Official data showed last July that the German economy stabilized without achieving any growth rates in the second quarter of the year, as the crisis in Ukraine, the pandemic and supply disruptions push Europe’s largest economy to the brink of deflation.
The German Federal Statistics Office said that gross domestic product remained stable at zero percent on a quarterly basis, according to the revised figures, contrary to expectations that expected a growth of 0.1 percent in the second quarter.
However, the performance of the German economy in the first quarter of the year was better than what was announced in the first reading, as the statistics office revised growth during that quarter up to 0.8 percent from 0.2 percent.
German Economy Minister Robert Habeck said during a press conference on Wednesday that the largest economy in Europe is currently experiencing a difficult energy crisis, which is increasingly turning into an “economic crisis,” as he put it.
He explained that the German government is counting on a plan to set a ceiling on energy prices to curb price hikes during the next year.

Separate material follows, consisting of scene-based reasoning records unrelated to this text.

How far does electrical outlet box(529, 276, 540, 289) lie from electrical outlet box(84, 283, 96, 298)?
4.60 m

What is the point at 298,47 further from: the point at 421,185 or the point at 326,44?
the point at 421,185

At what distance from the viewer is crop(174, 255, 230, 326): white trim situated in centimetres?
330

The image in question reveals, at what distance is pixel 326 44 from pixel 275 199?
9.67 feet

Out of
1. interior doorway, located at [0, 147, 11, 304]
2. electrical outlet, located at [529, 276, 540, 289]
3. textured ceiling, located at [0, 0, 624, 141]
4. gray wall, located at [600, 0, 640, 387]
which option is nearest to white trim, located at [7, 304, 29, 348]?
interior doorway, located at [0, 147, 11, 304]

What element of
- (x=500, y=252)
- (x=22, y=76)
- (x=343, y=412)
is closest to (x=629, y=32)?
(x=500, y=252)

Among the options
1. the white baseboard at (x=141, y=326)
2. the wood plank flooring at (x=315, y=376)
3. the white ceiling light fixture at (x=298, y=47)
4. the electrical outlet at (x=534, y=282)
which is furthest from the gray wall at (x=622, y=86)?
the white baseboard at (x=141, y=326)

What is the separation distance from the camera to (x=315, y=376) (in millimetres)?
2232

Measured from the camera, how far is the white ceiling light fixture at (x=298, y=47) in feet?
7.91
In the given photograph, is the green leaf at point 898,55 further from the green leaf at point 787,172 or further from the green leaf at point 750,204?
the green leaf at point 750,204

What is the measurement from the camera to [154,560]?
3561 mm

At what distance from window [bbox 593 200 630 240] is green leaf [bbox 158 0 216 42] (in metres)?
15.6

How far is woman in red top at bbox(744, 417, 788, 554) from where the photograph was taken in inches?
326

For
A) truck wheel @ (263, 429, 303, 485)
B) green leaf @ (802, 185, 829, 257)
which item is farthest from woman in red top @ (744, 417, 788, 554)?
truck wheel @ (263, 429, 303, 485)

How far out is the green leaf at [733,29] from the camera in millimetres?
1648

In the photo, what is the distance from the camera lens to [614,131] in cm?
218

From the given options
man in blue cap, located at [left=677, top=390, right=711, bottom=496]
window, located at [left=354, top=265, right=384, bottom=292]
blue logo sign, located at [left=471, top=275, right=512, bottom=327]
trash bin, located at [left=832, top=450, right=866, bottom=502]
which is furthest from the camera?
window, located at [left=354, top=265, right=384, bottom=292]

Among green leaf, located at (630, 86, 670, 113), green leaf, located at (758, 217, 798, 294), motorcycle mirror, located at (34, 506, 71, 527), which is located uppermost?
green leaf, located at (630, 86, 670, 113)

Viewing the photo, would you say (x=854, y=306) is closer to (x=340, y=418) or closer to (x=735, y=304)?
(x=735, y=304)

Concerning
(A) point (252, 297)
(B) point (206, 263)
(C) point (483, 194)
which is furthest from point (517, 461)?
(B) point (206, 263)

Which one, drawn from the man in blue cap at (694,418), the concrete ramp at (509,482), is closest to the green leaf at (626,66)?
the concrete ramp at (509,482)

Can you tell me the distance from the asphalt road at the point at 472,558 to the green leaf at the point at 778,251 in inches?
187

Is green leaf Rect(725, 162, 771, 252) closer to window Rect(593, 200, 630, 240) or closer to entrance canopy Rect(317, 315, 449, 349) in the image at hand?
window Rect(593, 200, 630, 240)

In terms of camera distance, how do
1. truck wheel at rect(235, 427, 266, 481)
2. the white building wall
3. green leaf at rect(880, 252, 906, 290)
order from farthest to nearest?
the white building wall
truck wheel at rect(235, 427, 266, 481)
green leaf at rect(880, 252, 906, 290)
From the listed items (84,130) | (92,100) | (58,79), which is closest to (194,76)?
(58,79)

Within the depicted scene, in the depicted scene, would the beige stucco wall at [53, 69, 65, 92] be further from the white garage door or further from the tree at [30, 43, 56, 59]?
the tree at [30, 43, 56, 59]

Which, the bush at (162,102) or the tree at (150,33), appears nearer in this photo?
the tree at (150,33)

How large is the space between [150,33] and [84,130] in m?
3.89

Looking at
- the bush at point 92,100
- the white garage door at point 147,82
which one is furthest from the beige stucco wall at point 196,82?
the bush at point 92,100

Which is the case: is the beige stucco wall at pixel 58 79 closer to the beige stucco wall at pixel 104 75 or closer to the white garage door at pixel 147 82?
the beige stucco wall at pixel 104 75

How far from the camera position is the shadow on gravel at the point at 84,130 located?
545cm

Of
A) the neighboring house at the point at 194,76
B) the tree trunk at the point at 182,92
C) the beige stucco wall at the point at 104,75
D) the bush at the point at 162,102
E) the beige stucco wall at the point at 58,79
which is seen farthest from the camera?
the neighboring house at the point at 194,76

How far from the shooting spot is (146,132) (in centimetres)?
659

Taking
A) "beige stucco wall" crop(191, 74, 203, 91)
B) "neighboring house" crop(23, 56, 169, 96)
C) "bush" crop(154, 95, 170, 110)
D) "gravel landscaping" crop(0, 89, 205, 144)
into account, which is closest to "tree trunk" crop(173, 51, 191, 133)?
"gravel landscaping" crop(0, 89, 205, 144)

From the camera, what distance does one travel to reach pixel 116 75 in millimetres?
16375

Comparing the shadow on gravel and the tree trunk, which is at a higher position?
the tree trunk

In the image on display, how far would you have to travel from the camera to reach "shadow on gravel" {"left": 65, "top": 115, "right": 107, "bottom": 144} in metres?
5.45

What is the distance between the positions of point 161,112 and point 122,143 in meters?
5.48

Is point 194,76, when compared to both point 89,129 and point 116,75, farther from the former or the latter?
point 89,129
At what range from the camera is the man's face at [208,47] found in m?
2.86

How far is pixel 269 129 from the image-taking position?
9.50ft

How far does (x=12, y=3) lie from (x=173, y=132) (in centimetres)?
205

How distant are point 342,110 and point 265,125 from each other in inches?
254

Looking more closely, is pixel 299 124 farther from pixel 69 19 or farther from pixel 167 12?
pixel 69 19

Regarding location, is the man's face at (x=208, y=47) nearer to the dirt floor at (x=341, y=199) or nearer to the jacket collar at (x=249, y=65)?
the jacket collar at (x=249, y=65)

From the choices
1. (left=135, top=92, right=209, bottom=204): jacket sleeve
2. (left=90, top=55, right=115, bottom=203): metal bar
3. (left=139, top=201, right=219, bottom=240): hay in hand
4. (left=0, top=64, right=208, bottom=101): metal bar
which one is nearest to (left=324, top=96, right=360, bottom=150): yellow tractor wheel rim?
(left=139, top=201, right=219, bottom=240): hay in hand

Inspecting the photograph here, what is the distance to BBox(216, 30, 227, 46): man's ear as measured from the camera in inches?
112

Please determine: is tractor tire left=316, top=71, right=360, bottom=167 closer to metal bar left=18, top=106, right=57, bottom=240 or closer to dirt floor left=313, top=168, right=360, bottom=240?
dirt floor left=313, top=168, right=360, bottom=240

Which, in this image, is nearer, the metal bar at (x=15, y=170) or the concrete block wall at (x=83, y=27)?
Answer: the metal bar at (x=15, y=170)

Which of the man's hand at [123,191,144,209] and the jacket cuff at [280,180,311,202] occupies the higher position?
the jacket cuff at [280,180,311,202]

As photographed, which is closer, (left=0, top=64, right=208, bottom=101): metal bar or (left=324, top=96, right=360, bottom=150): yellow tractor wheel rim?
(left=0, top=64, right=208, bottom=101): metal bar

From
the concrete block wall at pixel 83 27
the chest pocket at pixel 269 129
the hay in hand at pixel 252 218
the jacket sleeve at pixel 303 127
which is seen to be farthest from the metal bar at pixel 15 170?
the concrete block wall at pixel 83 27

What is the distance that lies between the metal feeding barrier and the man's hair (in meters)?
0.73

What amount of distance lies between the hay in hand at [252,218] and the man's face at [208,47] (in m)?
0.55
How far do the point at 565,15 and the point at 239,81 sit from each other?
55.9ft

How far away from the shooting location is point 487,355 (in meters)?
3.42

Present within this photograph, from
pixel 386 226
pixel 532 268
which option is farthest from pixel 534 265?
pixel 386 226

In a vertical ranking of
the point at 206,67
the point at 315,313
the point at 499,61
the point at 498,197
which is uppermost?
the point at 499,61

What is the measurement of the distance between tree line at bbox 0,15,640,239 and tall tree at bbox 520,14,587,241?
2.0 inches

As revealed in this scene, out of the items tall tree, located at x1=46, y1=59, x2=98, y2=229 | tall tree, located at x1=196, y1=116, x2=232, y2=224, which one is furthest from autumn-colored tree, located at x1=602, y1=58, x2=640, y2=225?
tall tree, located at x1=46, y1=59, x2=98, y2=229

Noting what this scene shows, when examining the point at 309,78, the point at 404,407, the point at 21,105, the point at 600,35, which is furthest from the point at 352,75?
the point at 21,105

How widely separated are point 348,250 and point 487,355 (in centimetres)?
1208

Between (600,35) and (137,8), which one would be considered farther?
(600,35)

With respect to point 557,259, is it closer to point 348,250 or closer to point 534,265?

On October 7, during their meeting in Prague, European Union leaders were divided over how to deal with the crisis of high energy prices, while facing the repercussions of the Russian war on Ukraine.
Disagreements among European Union leaders over capping gas prices and bailout packages in each country resurfaced once, and Poland accused Germany of being “selfish” in its handling of the expected winter energy crisis caused by the Russian war in Ukraine.
Most of the EU countries demand the European Commission to propose a ceiling for gas prices, but the details are the focus of the dispute, as some capitals seek to set a comprehensive ceiling for all gas trade transactions and import contracts, while others prefer to set a ceiling for the electricity sector only.
Setting a ceiling on gas prices is one of a set of proposals and initiatives submitted by European countries to coexist with the decline in gas supplies from Russia, which was providing 40 percent of Europe’s needs, as well as the huge rise in prices.
Although gas prices have fallen from their peak this year, they are still more than two hundred percent higher than they were at the beginning of September last year.